Fragment źródłowy -
Tożsamościowy kryzys rodziny dotyczy naszej epoki. Przy tej okazji warto sięgnąć do teorii początku zjawiska, zwanego małżeństwem. Nie jest ono niczym naturalnym. Jak podaje Battaille, idąc za myślą de Saussure’a, jest społecznym wynalazkiem, umożliwiającym transgresję seksualną – tzn. uprawniony, nieograniczony wręcz dostęp do seksu. Miało to szczególne znaczenie dla mężczyzn czasów przedhistorycznych, gdzie suwerenną szafarką dostępu do seksu była kobieta. Skutkowało to porządkiem, w którym mała grupka najlepszych mężczyzn miała dostęp do dużej grupy kobiet, zaś reszta przeciętnych ludzkich samców obywała się bez naturalnego zaspokojenia libido.

Wyodrębnione rekordy -
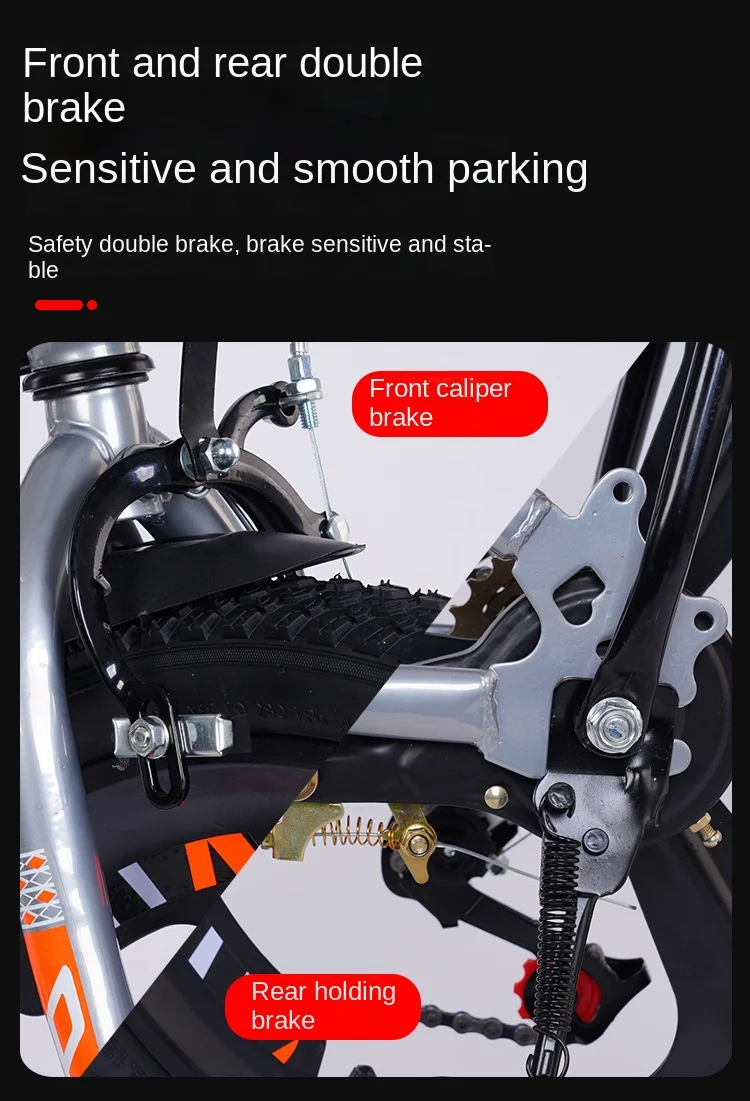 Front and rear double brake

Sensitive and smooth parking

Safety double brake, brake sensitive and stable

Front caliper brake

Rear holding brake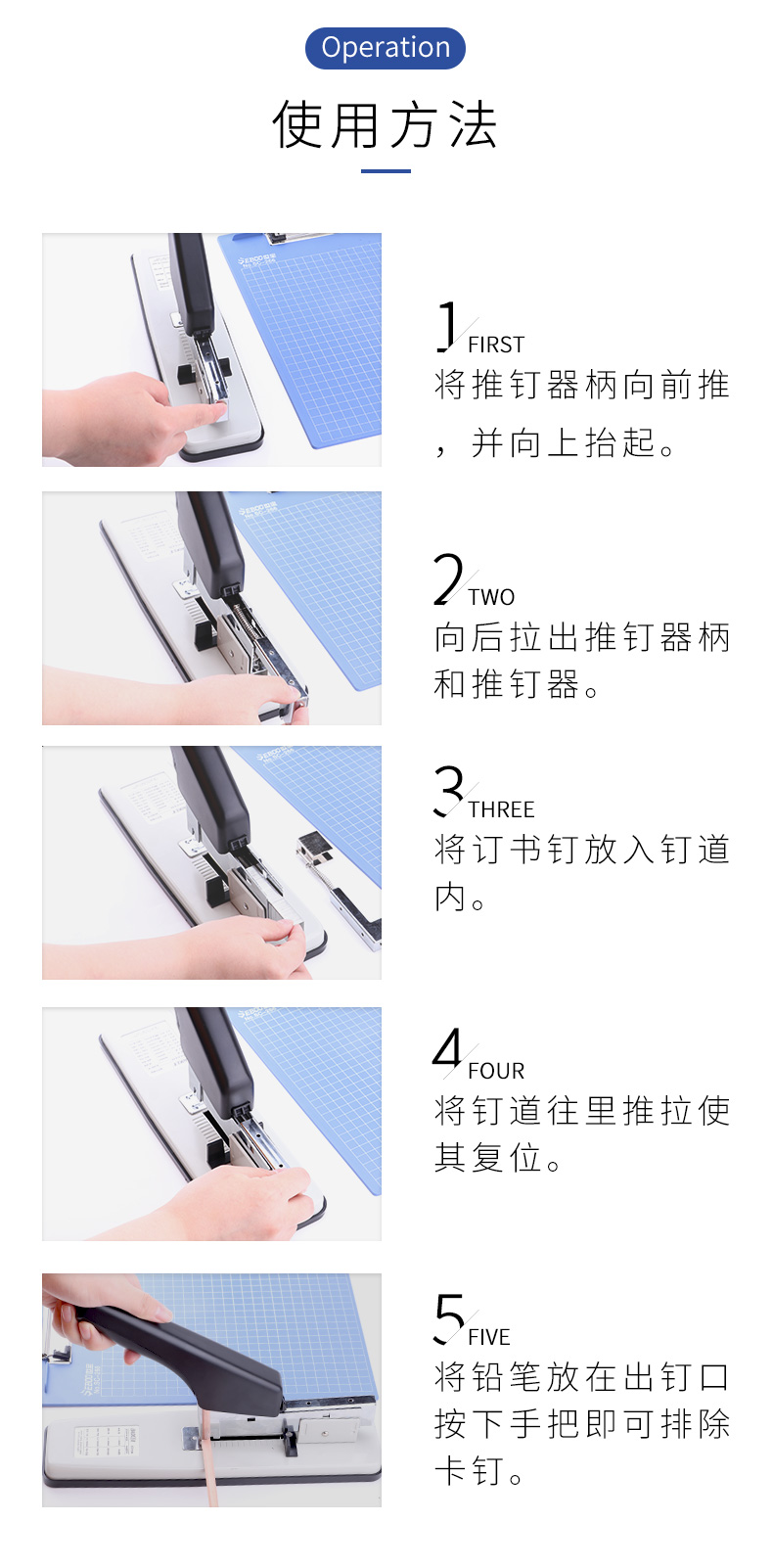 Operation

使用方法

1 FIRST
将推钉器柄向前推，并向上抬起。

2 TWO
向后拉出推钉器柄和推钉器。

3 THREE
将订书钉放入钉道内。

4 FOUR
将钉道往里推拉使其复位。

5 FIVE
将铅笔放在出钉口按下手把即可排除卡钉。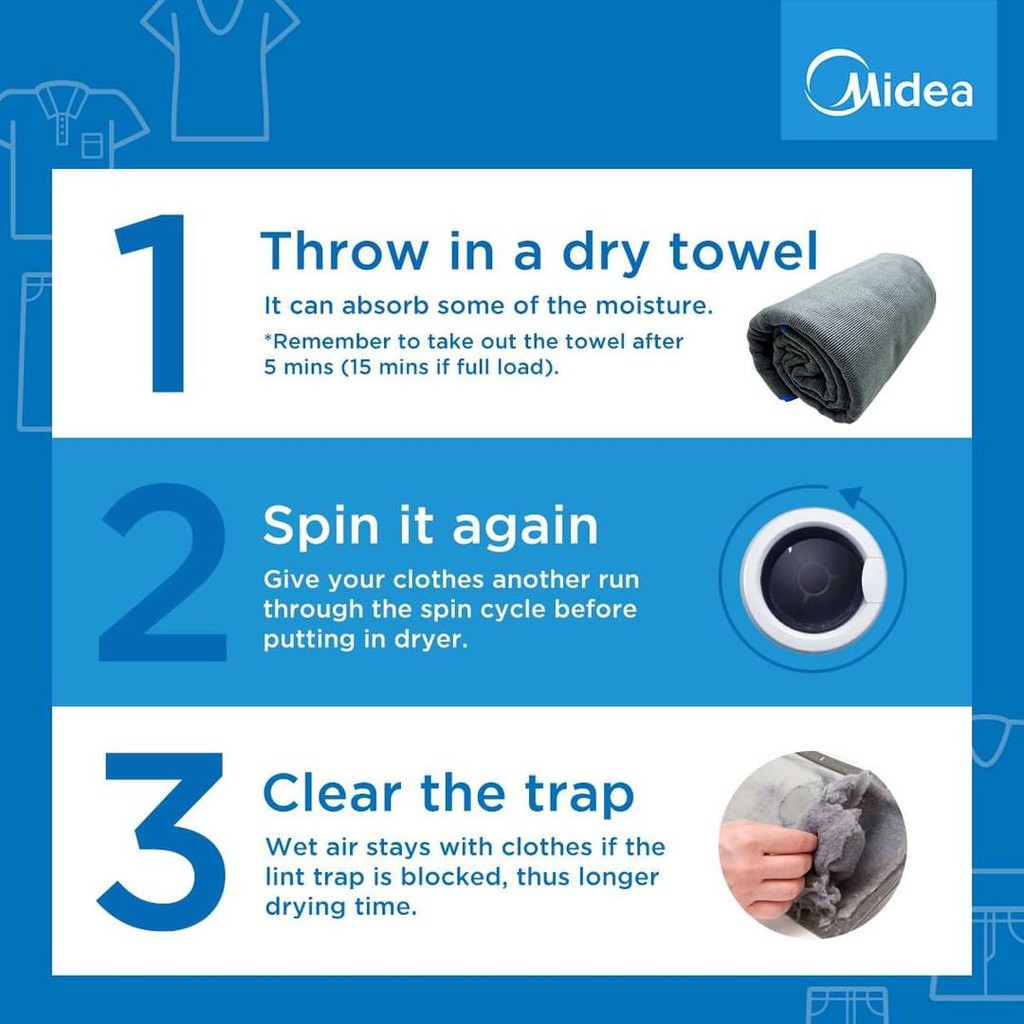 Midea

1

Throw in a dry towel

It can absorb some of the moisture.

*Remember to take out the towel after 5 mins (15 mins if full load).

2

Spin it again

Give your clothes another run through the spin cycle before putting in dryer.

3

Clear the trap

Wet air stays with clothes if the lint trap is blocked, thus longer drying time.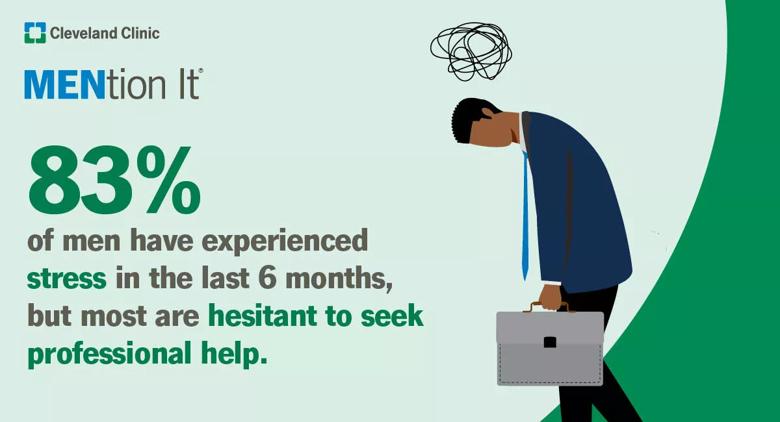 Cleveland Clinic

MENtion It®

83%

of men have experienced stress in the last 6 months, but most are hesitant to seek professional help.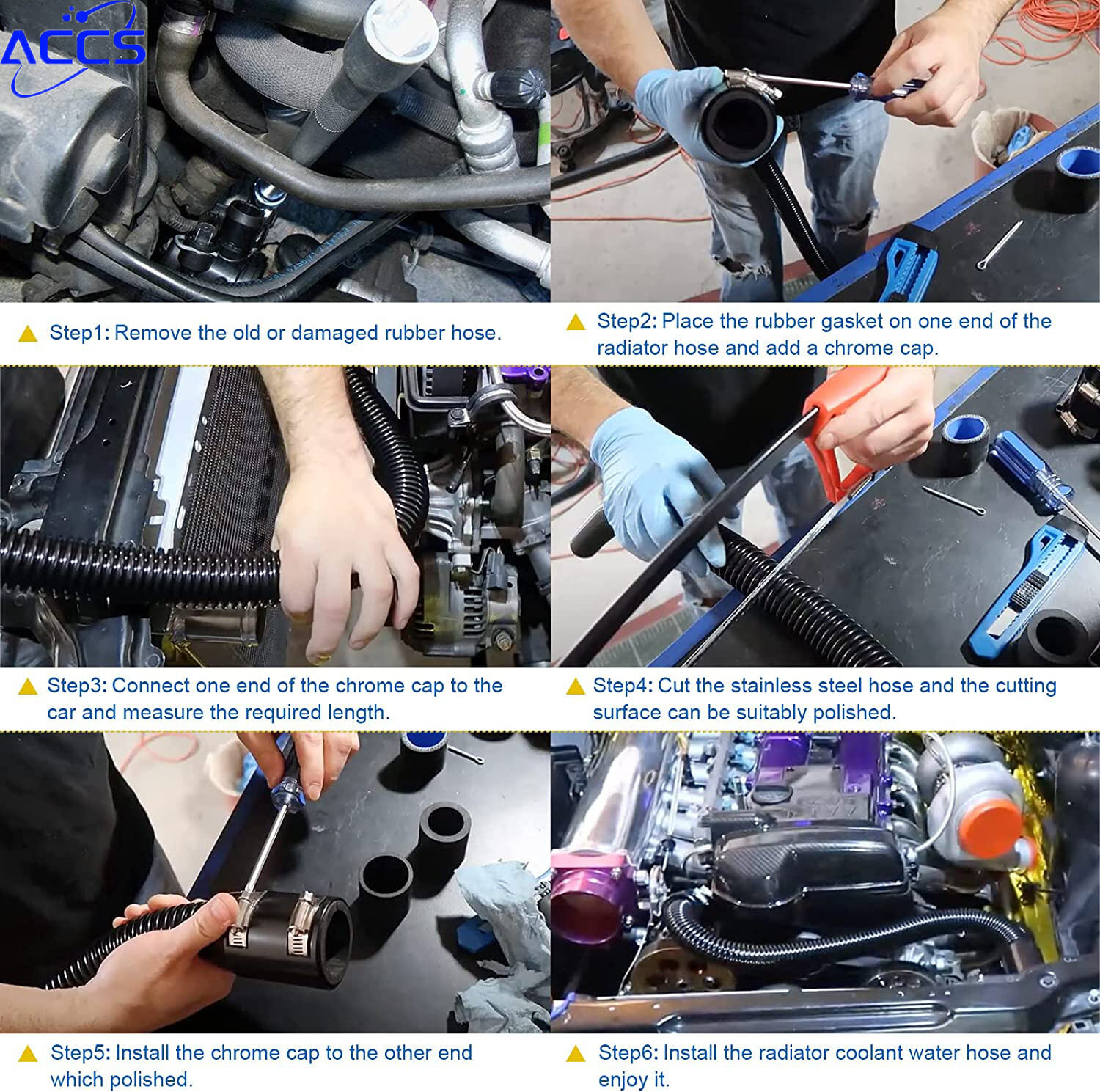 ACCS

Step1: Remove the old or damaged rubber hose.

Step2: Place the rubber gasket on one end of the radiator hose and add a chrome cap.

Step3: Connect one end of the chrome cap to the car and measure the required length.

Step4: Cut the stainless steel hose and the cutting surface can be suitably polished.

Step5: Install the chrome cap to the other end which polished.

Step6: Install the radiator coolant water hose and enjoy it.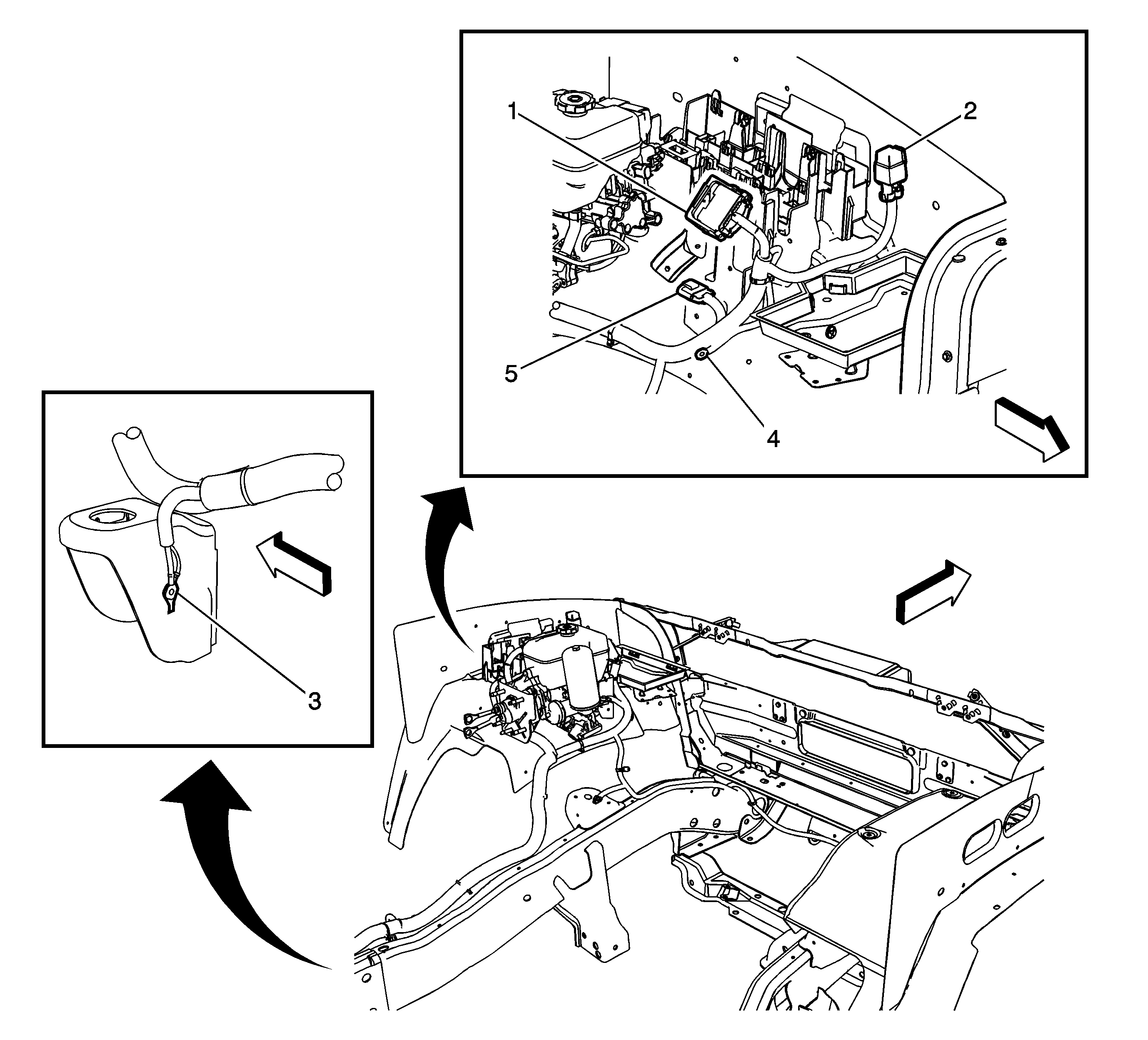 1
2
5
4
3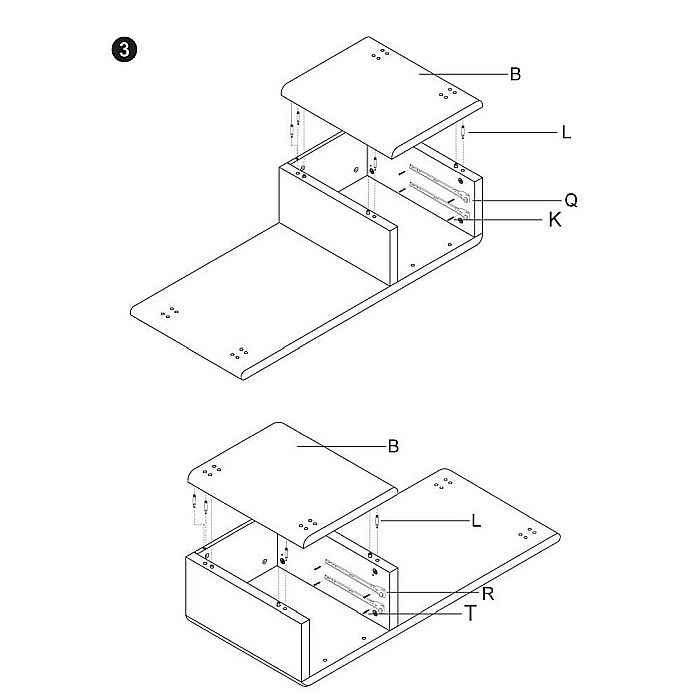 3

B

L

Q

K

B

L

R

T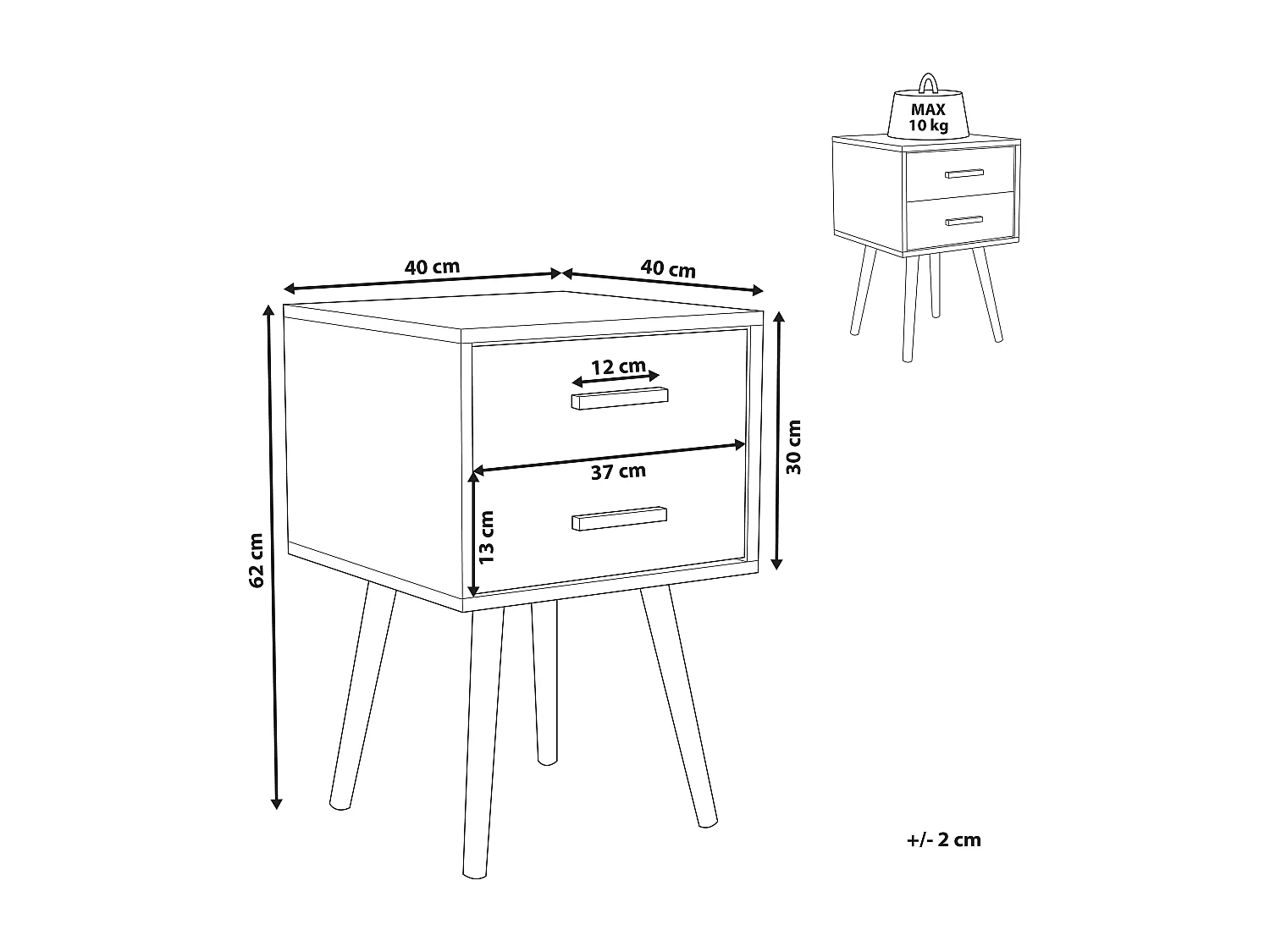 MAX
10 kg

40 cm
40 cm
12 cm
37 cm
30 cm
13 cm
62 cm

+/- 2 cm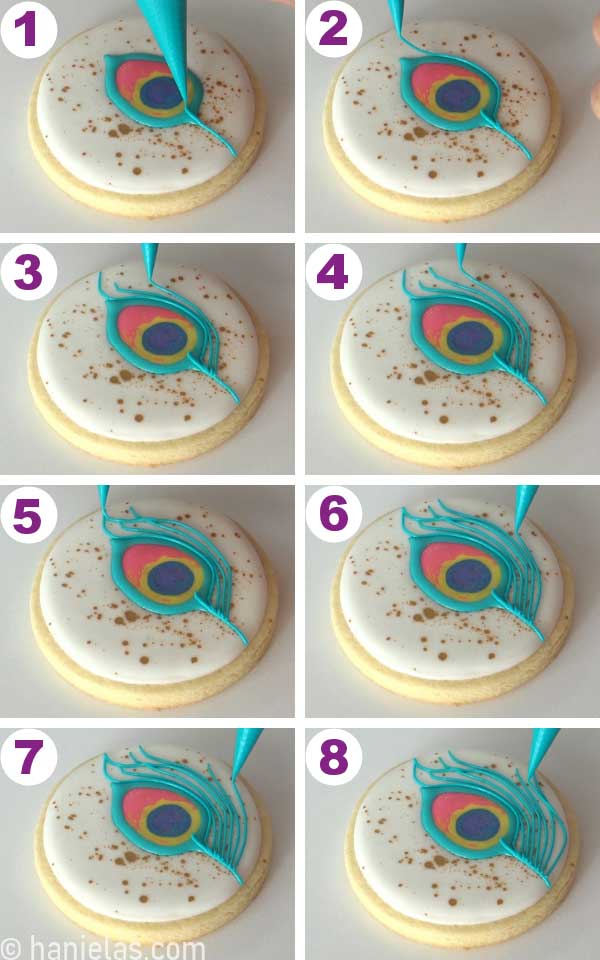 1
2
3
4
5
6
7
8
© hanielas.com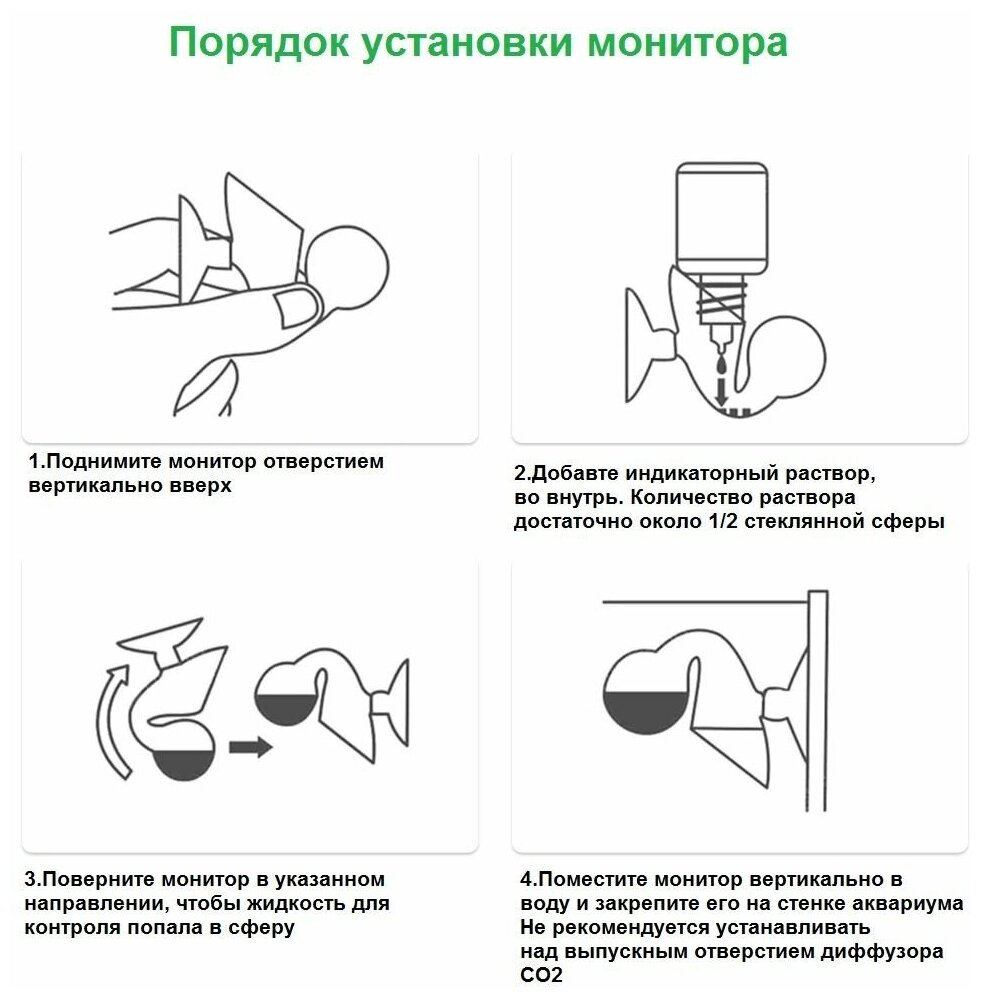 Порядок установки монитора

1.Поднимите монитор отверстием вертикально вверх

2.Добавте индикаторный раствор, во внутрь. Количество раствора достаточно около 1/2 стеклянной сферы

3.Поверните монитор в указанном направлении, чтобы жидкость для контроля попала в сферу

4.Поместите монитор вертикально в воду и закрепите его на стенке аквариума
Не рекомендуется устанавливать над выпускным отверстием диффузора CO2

Pytania do tekstu -
[A] Zamień "małżeństwem" na "związkiem małżeńskim" i przepisz tekst o początkach małżeństwa, zaczynając od "Tożsamościowy kryzys rodziny", a kończąc na "naturalnego zaspokojenia libido.".
[B] Dopisz dalszy ciąg tekstu o początkach małżeństwa, zaczynając zaraz po jego ostatnim zdaniu.

Odpowiedzi do zadań -
[A]
Tożsamościowy kryzys rodziny dotyczy naszej epoki. Przy tej okazji warto sięgnąć do teorii początku zjawiska, zwanego związkiem małżeńskim. Nie jest ono niczym naturalnym. Jak podaje Battaille, idąc za myślą de Saussure’a, jest społecznym wynalazkiem, umożliwiającym transgresję seksualną – tzn. uprawniony, nieograniczony wręcz dostęp do seksu. Miało to szczególne znaczenie dla mężczyzn czasów przedhistorycznych, gdzie suwerenną szafarką dostępu do seksu była kobieta. Skutkowało to porządkiem, w którym mała grupka najlepszych mężczyzn miała dostęp do dużej grupy kobiet, zaś reszta przeciętnych ludzkich samców obywała się bez naturalnego zaspokojenia libido.

[B]
Narracje Soukupovej odnotowują zniknięcie seksu poprzez to, że staje się on  nieodróżnialnym elementem konsumpcji. W środkowej opowieści „Na krótko” jedyna tak naprawdę gorąca scena – piwnicznego seksu pary nastolatków – korpulentnej, biuściastej i zakompleksionej Pavliny i chłopca, który cynicznie i prymitywnie wykorzystuje to, że jej się podoba… Od razu, od samego początku fałszywy i płytki emocjonalny związek naznaczony jest rozpadem, jest chwilową satysfakcją, która pozostawia po sobie gorzki posmak i poczucie, że nie było to nic, czym można byłoby się nasycić. Dużo materialności jest w tych  opowieściach, których bohaterami są przecież dzieci w różnym wieku. Zabawki, ciuchy – to staje się czymś więcej w obliczu braku tego, co powinno być treścią życia.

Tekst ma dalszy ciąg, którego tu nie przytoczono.